Newcastle United boss Steve Bruce said the players could risk injury if they are not fully prepared, saying he wanted at least six weeks to get his squad back to full strength.

"We need enough preparation time to get these players into shape or they are just going to fall down like a pack of cards," he told the Sunday Telegraph.

"Most of the managers have the same concerns. We would need at least six weeks. I don't see how we can play games until the back end of June.

"You have to remember that they have had eight weeks off and that is probably the longest break some of these players have had in their careers."

Around half of the league's clubs underwent Covid-19 tests on Sunday ahead of a potential return to training, with the rest due to be checked today.

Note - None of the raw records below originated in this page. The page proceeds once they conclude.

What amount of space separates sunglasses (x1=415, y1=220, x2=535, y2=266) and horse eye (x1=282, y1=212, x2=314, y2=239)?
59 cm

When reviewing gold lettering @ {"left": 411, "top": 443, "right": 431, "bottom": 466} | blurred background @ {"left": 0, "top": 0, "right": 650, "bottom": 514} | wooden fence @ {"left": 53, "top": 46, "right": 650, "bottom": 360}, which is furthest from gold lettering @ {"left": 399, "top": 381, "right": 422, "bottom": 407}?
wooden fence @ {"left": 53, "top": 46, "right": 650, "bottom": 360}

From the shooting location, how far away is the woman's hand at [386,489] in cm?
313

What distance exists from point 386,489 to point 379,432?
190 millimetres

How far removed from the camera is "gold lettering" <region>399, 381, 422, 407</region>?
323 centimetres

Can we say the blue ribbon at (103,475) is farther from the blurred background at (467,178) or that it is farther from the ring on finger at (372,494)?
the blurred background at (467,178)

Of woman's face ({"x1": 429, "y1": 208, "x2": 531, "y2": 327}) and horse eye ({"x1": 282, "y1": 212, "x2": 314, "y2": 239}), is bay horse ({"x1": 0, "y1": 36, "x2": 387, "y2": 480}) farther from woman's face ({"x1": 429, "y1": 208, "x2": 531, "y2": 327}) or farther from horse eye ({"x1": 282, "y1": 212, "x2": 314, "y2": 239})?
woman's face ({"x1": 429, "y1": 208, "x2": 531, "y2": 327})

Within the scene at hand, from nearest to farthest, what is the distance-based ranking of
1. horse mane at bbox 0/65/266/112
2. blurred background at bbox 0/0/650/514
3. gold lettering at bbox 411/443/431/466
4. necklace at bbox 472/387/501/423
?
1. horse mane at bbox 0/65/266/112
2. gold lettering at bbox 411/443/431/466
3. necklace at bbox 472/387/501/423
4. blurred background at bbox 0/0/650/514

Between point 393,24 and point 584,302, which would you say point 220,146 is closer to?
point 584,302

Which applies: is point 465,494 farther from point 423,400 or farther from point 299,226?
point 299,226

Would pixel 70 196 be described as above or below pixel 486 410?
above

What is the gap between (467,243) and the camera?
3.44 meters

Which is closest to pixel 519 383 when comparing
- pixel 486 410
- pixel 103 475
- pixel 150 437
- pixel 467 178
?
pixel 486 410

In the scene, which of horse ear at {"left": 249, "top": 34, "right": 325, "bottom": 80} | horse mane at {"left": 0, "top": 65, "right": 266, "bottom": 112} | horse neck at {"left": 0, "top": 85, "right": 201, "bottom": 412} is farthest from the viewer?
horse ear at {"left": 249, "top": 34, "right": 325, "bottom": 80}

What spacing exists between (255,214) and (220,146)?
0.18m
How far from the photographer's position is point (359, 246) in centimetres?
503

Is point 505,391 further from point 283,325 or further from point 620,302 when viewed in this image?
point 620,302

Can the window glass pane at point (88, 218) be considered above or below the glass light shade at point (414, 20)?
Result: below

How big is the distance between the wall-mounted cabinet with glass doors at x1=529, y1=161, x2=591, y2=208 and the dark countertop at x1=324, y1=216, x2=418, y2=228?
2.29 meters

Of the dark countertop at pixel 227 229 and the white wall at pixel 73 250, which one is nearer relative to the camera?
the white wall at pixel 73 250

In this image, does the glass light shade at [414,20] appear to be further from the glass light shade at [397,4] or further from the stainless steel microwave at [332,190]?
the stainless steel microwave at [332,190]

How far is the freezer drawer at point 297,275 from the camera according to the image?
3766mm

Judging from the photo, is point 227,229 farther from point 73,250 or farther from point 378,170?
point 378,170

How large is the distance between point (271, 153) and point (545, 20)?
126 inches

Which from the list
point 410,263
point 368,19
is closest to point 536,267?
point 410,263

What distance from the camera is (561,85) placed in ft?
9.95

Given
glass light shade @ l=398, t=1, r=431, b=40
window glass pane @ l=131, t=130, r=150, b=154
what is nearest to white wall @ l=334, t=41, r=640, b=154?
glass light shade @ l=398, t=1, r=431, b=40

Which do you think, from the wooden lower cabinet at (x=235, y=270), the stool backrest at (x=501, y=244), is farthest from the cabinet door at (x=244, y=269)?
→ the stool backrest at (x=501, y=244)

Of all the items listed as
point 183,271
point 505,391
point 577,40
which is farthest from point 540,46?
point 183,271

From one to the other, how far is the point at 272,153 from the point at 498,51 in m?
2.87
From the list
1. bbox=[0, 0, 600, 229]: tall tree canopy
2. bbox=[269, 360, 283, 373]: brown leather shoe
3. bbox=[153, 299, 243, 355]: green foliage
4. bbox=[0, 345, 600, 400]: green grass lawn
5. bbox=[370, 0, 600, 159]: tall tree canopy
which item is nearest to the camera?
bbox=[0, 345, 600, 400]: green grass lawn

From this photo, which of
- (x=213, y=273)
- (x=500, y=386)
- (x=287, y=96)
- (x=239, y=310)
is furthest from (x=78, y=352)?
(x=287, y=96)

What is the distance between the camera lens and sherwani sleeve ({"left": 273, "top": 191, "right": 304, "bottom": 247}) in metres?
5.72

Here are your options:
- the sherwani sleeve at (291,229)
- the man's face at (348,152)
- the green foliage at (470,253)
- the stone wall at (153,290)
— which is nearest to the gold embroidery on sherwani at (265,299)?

Sides could be training as early as Tuesday if the vote passes, with the Premier League planning to test players twice a week, with 40 tests per session, as part of their plans to make a safe return to action.

It is understood the 1,600 weekly tests will be led by Prenetics as part of the 'Project Screen by Circle' initiative, with The Doctors Laboratory processing the tests - as they have been in the Bundesliga.

The German top-flight became the first major league to return to action over the weekend, but former Chelsea doctor Eva Carneiro has warned football authorities against making a hasty return.

"My message to them is we cannot talk about returning to full-time competition when we haven't even delivered phase one," she told The Times.

"We need to learn and adapt from phase one first and I'm most concerned that the guidance does not consider the culture of football and the lack of existing medical governance."

Carneiro added: "Football is high stakes but we need to lose this fear of upsetting individual entities in this Covid crisis.

"We need to spread understanding that this is bigger than any single club, manager or player wanting to return.

"There are wider health implications. We are talking about loss of life."